Occasionally when searching in my sources with fts5, I need to find two words exactly some distance apart (but not following each other) and in this case NEAR gives too many "false positives" so I have to list them one by one and evaluate. As I understand currently it's not possible to narrow the search to this kind of constraint (CMIIW)

If technically it's not a big challenge, I wanted to suggest the EXACT group as a way to achieve this. But this (or any other new keyword) might introduce some regression if in the wild there are already many cases when EXACT was used as a general token.

Maybe there are other suggestions for syntax change. Sure, If I'm the only one who suffer, no big deal. Also maybe others might have some cases where fine distance tuning might be useful

Thanks

(2) By Roger Binns (rogerbinns) on 2024-11-13 15:12:56 in reply to 1.1 [link] [source]

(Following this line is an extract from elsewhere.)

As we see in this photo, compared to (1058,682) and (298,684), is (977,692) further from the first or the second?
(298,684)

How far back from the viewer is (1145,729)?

You can do this by writing your own auxiliary function using the extension API.

You could use that function to return the word distance:

SELECT .... FROM mytable('hello world') WHERE word_distance(mytable) = 7 ORDER by rank;

Alternately your function could be used for ranking where you boost the scores of matched rows that meet your distance requirements. That will still allow the rows without the exact match to show lower in your results.

SELECT .... FROM mytable('hello world') ORDER BY word_distance(mytable, 7);

Changing the FTS5 query meaning would break existing code.

If you are using Python, then this will be easy. Contact me off list.

(5) By Max (Maxulite) on 2024-11-14 10:21:38 in reply to 2 [link] [source]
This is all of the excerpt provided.